# Hey JoeV! NYT as dinner rolls??



## suziquzie (Nov 20, 2008)

Or anyone really... he's just so good at it! 
What do you think of this idea....  
after the first 12 hour rise, lop off chunks and let them rest in muffin pans lined with cupcake papers...... 
Then transfer to and bake in another pre-heated muffin pan..... 
Would the cutting off chunks from the original sponge upset it too much, to where it wouldn't rise well the second time?


----------



## Russellkhan (Nov 21, 2008)

Not JoeV, but that sounds worth trying to me. Cutting into chunks after the first rise should be no problem - that's when shaping normally happens anyway and the shaping process also includes dividing into loaves for multi-loaf batches. 

A thought: If you have a baking stone or a cookie sheet and a large enough oven proof mixing bowl, you could use that as a way of keeping the steam in order to help develop the crust on the rolls.


----------



## JoeV (Nov 21, 2008)

suziquzie said:


> Or anyone really... he's just so good at it!
> What do you think of this idea....
> after the first 12 hour rise, lop off chunks and let them rest in muffin pans lined with cupcake papers......
> Then transfer to and bake in another pre-heated muffin pan.....
> Would the cutting off chunks from the original sponge upset it too much, to where it wouldn't rise well the second time?

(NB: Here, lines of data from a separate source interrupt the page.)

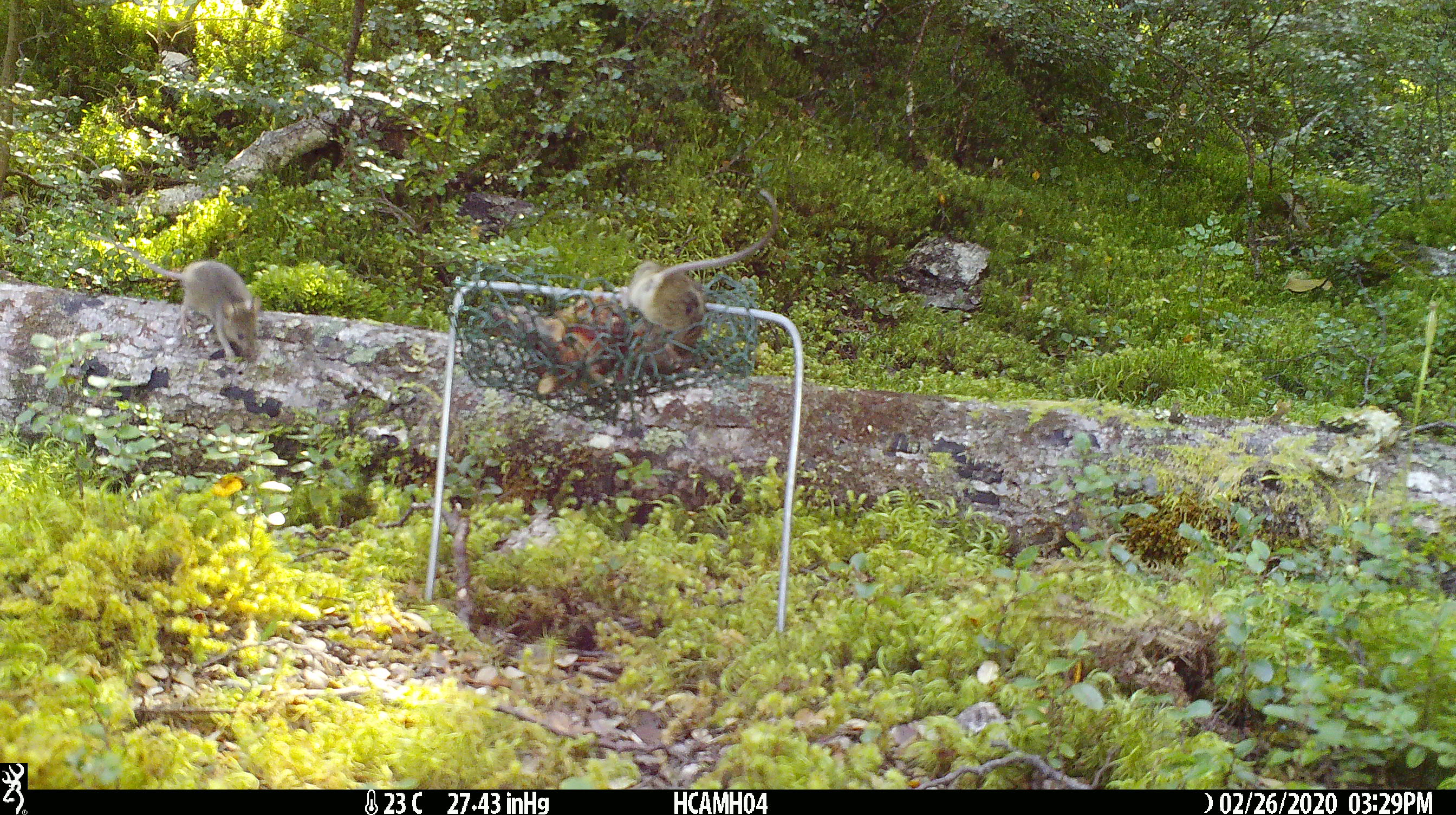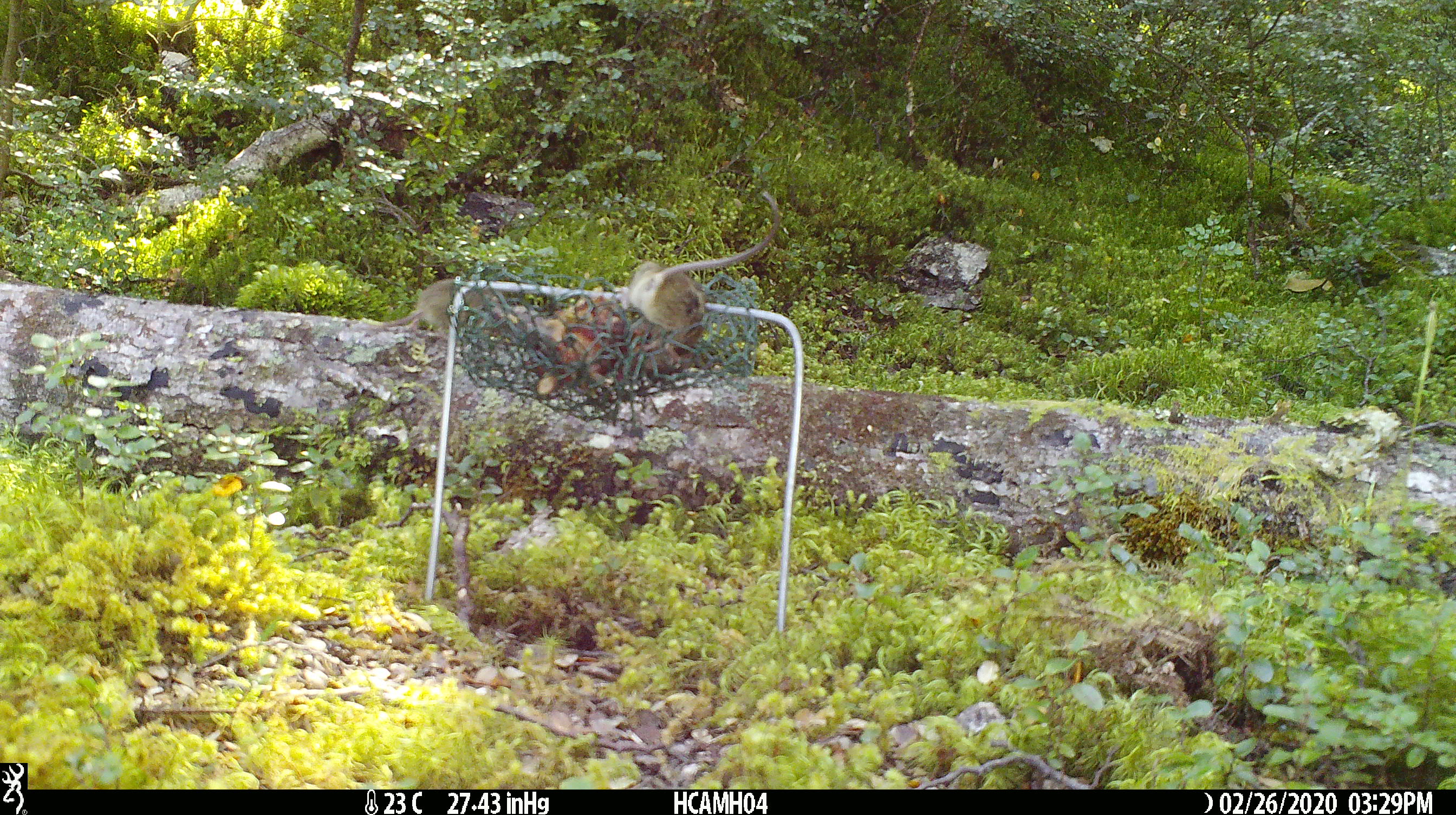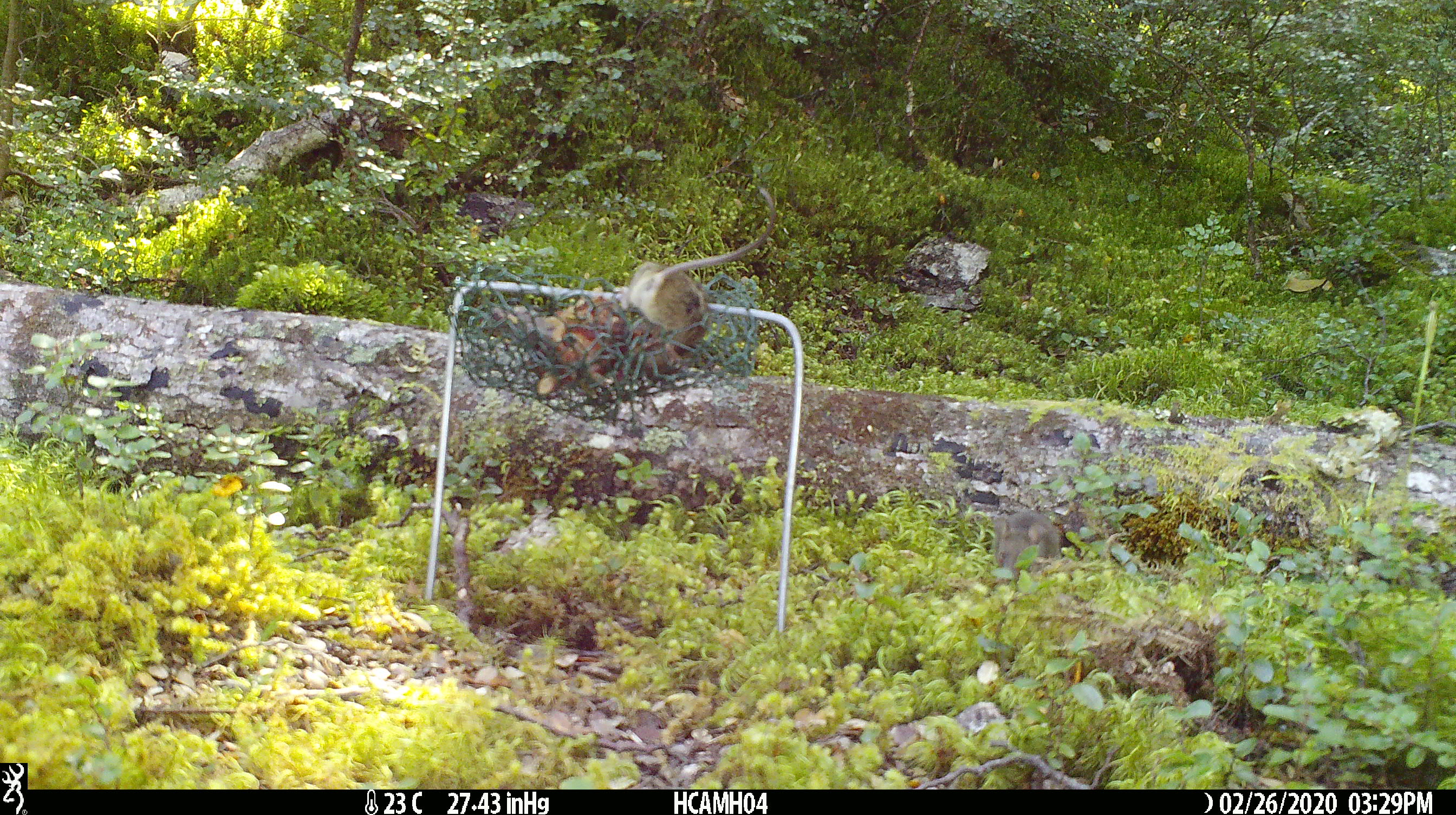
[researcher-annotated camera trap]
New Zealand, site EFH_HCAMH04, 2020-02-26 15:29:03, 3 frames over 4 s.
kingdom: Animalia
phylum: Chordata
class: Mammalia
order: Rodentia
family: Muridae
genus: Mus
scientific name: Mus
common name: mouse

Great idea!. Like Russ said, there's no problem with the dough rising again after dismembering it, so I say *GO FOR IT, GIRL!* Let us know how they turn out.


----------



## QUEEN-GUINEVERE (Nov 21, 2008)

A group of us tried this bread as "rolls" and what you are describing did _not _work.  The way we were able to get "rolls" as successful as the bread was to follow the recipe up to that point.  If you have a lid or cover to a cast iron pot or pan, heat that.  I have several LeCreuset's casserole bakeware where the lids are flat, and they work wonders for these.  Put those in the oven to heat, just as you would for the pot, and when it's time to bake, place the "rolls" onto the lids and continue as directed.  

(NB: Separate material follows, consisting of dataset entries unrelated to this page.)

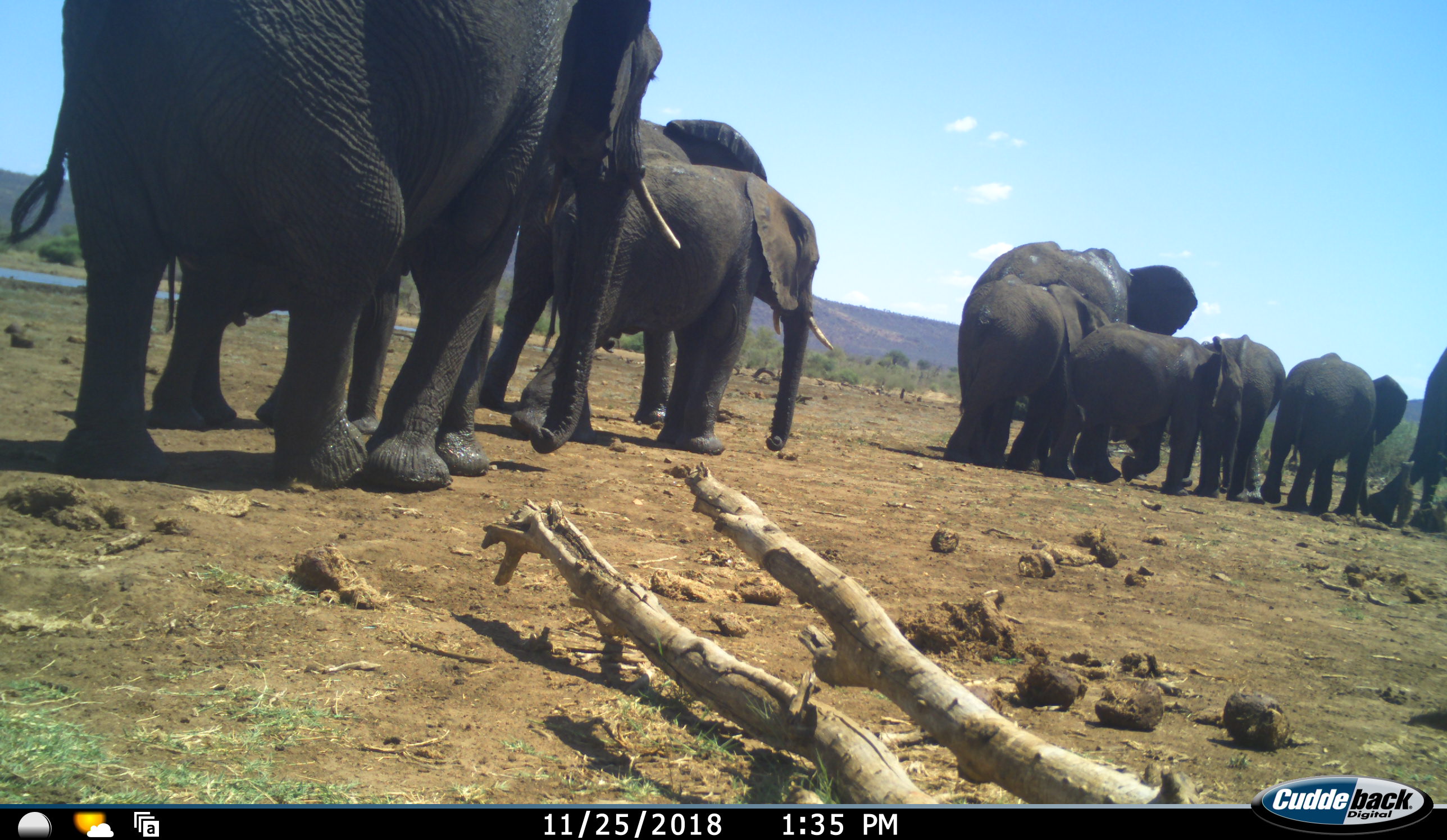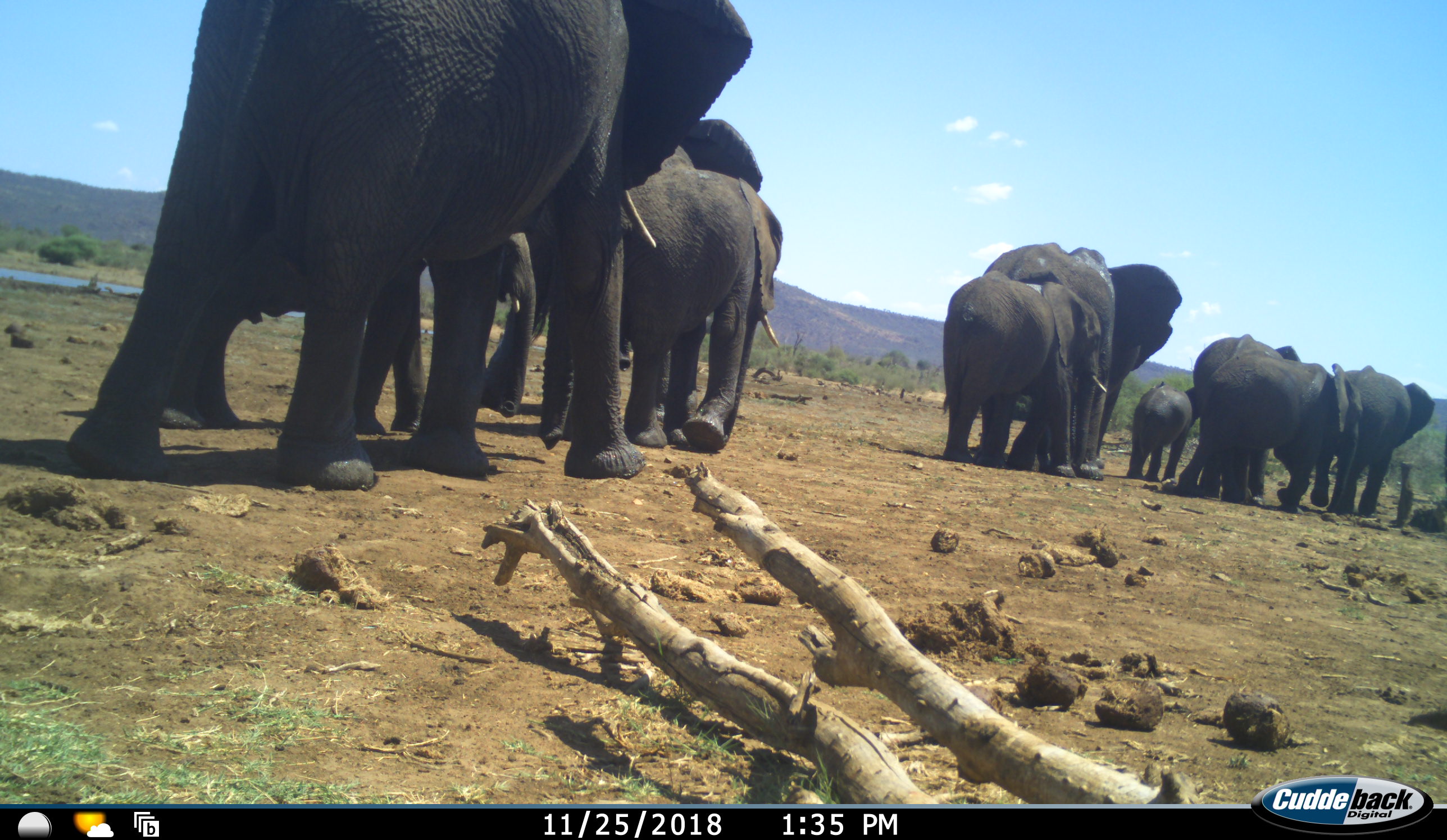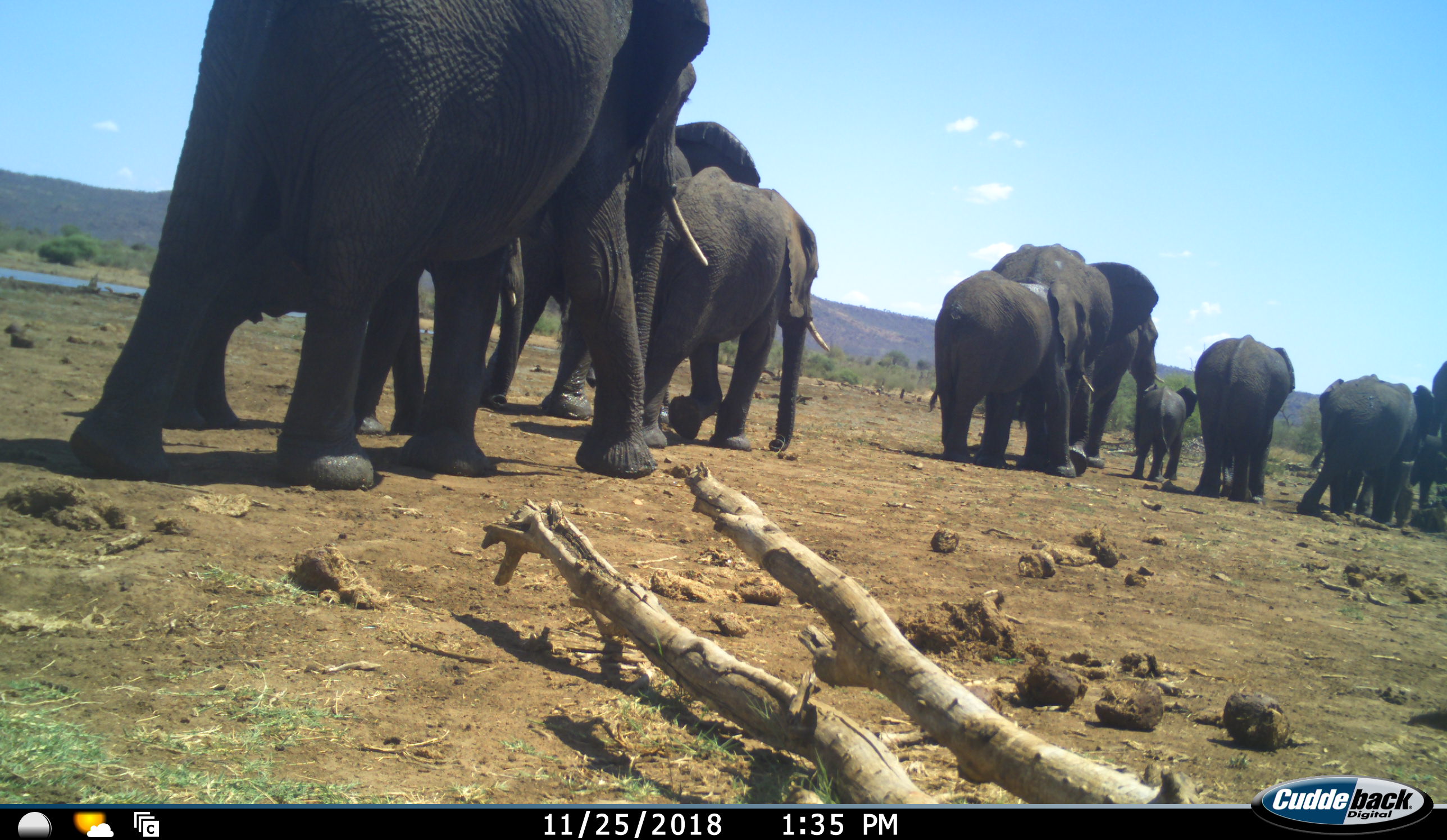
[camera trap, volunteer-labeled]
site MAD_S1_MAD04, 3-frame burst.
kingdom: Animalia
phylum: Chordata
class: Mammalia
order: Proboscidea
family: Elephantidae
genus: Loxodonta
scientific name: Loxodonta africana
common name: african bush elephant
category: elephant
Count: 11-50.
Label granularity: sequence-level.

Also, don't know if this has been posted elsewhere, as this bread has come up any number of times in discussion, but you can also "season" your dough during the initial mixing stage.  We have done things like onion and dill (fresh, of course!), olive, using several types of olives evenly diced; pepperoni and cheese, just to nam a few.


----------



## Adillo303 (Nov 21, 2008)

I think that it "could" work. What would be needed is a closed heavy hot vessel to bake in. The dough needs the closed vessel so that the steam that comes off during baking can make the thin crunchy crust, we all like. The vessel needs to be substantial (Cast Iton, thick glass or clay) the hold heat and make it steam better. At least that is what I read. I do not know of a vessel that will encompas a muffin pan. 

Maybe one or tow duthc ovens that can fit in the oven all at the same time and free form the segmented dough. That is all I can think of at the moment.


----------